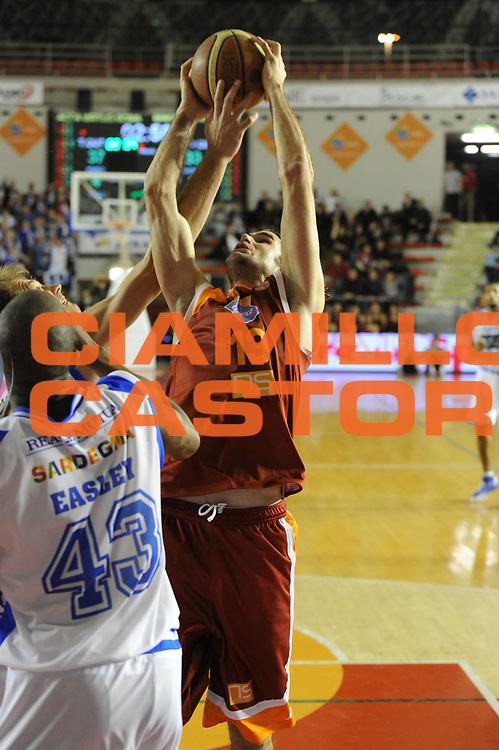 DESCRIZIONE : Roma Lega A 2011-12 Acea Roma Banco di Sardegna Sassari<br /> GIOCATORE : Luigi Datome<br /> CATEGORIA : rimbalzo<br /> SQUADRA : Acea Roma<br /> EVENTO : Campionato Lega A 2011-2012<br /> GARA : Acea Roma Banco di Sardegna Sassari<br /> DATA : 07/03/2012<br /> SPORT : Pallacanestro<br /> AUTORE : Agenzia Ciamillo-Castoria/GiulioCiamillo<br /> Galleria : Lega Basket A 2011-2012<br /> Fotonotizia : Roma Lega A 2011-12 Acea Roma Banco di Sardegna Sassari<br /> Predefinita :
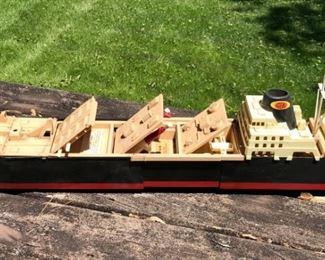 Vintage Texaco Phantom Raider Ship Toy          https://ctbids.com/#!/description/share/178965
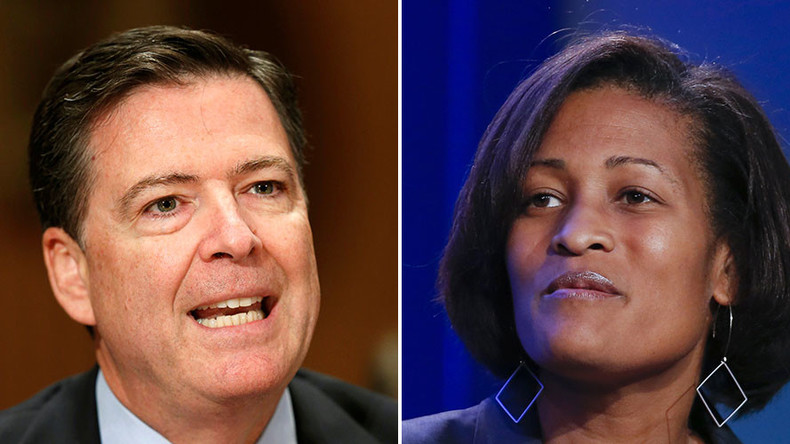FBI agrees to destroy laptops of Clinton aides in immunity deal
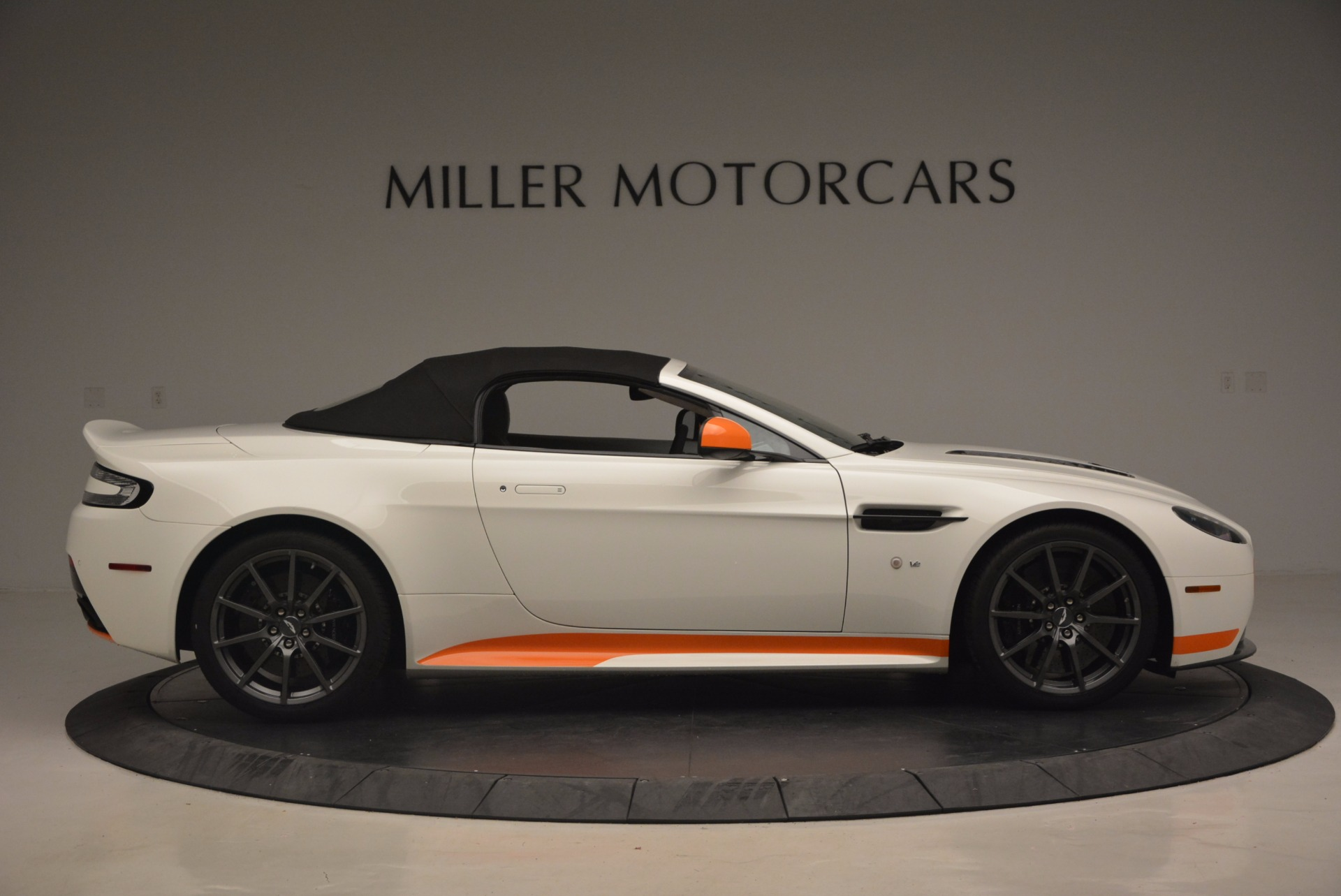 Used 2017 Aston Martin V12 Vantage S Convertible For Sale In Greenwich, CT 1134_p21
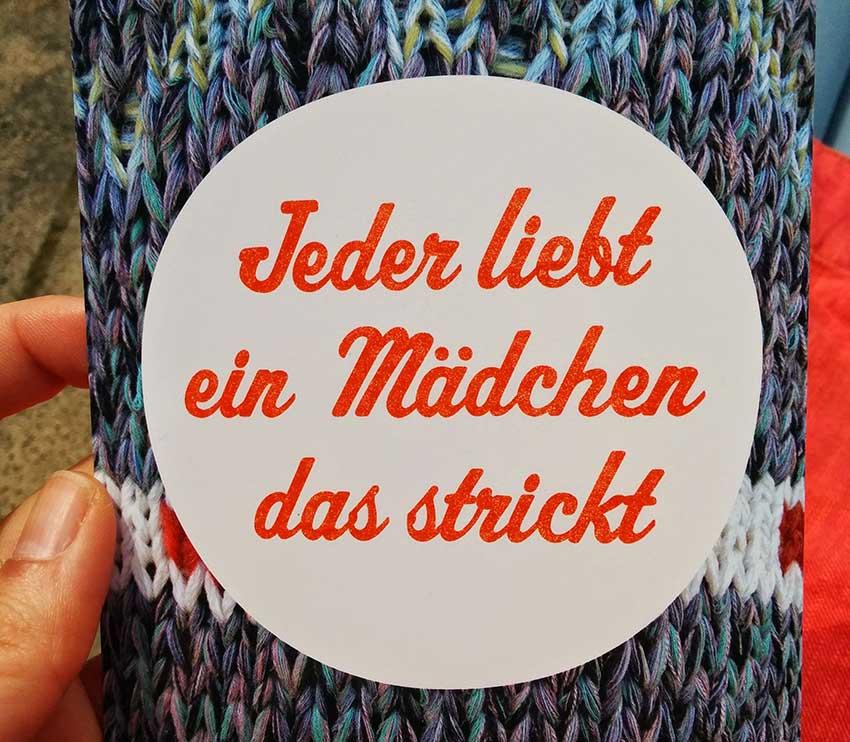 strickimicki_jeder_liebt_ein_maedchen_das_strickt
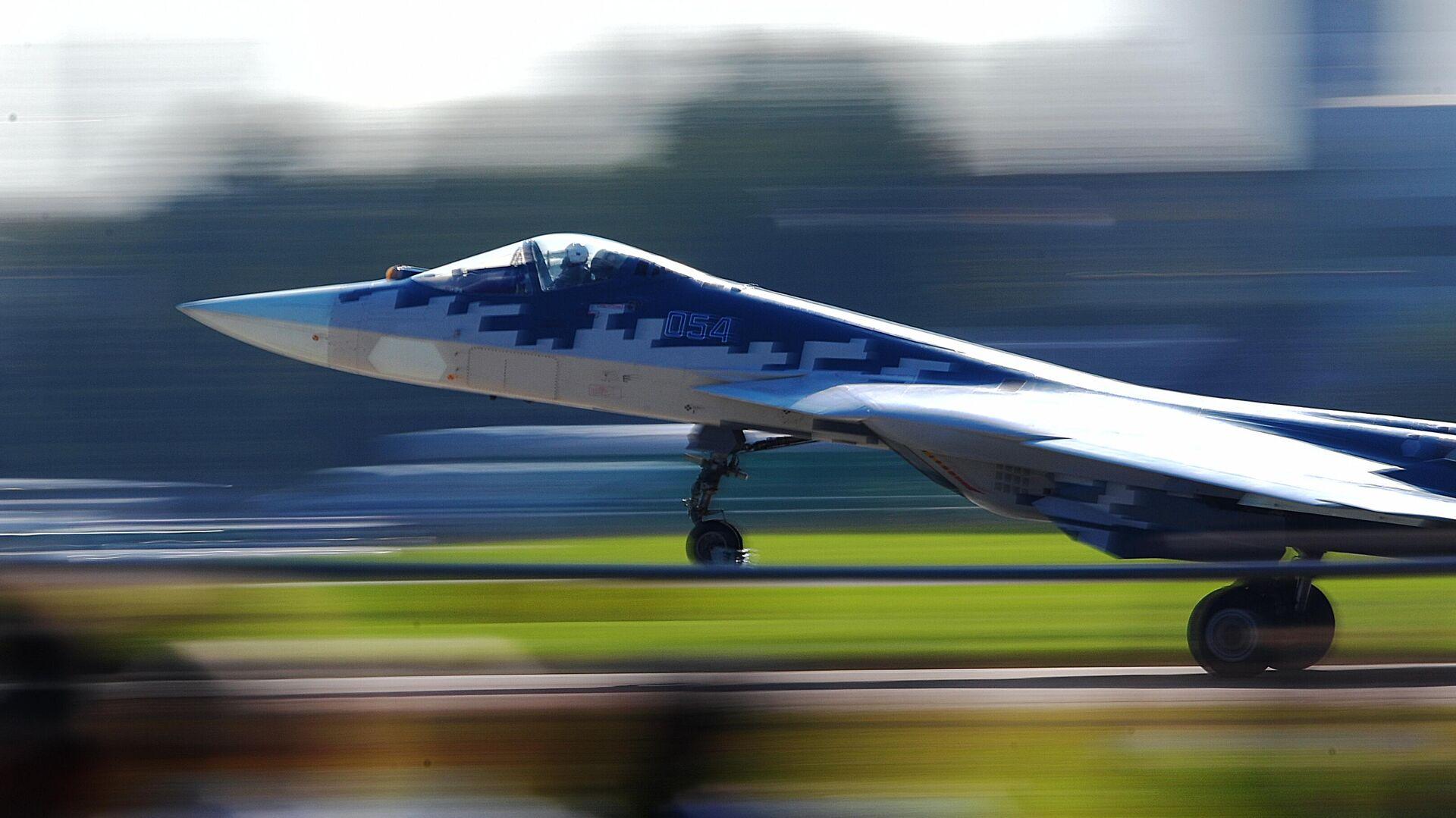 Российский многофункциональный истребитель пятого поколения Су-57 на Международном авиационно-космическом салоне МАКС-2019  - РИА Новости, 1920, 19.07.2021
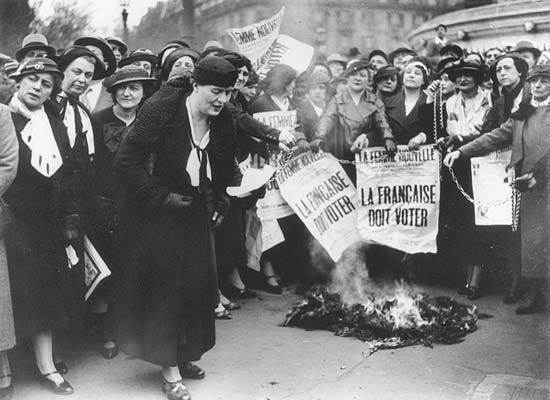 Manifestation de suffragistes à Paris en mai 1935 sous la conduite de Louise Weiss (au premier plan)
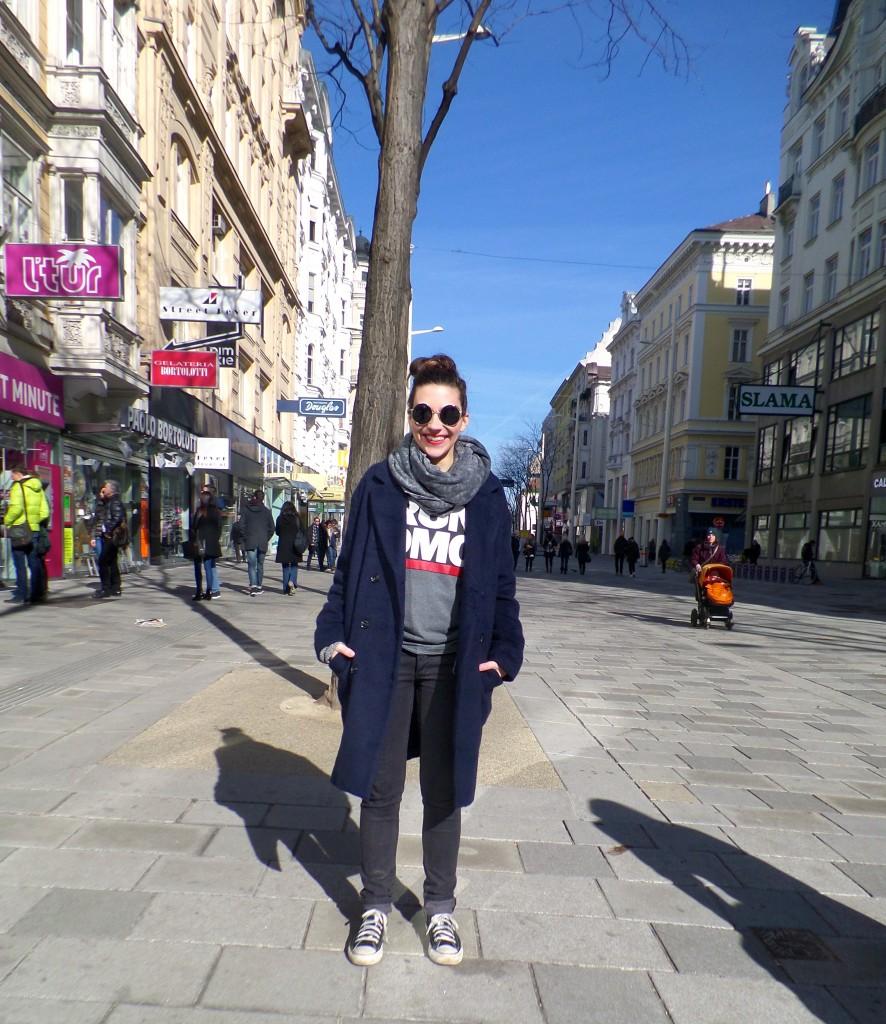 SUNday Style: Converse, Hose - Cheap Monday, RUN DMC T-Shirt aus der H&M Kinder Abteilun, Schal von American Apparel, Mantel von Envii, Sonnebrille von ASOS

**Instructions for the task:** Write out the lines that run from the line containing "FBI agrees to" to the end of the entries, inclusive, exactly as written. Skip every picture.

**Task solution:**
FBI agrees to destroy laptops of Clinton aides in immunity deal
 Used 2017 Aston Martin V12 Vantage S Convertible For Sale In Greenwich, CT 1134_p21
 strickimicki_jeder_liebt_ein_maedchen_das_strickt
 Российский многофункциональный истребитель пятого поколения Су-57 на Международном авиационно-космическом салоне МАКС-2019  - РИА Новости, 1920, 19.07.2021
 Manifestation de suffragistes à Paris en mai 1935 sous la conduite de Louise Weiss (au premier plan)
 SUNday Style: Converse, Hose - Cheap Monday, RUN DMC T-Shirt aus der H&M Kinder Abteilun, Schal von American Apparel, Mantel von Envii, Sonnebrille von ASOS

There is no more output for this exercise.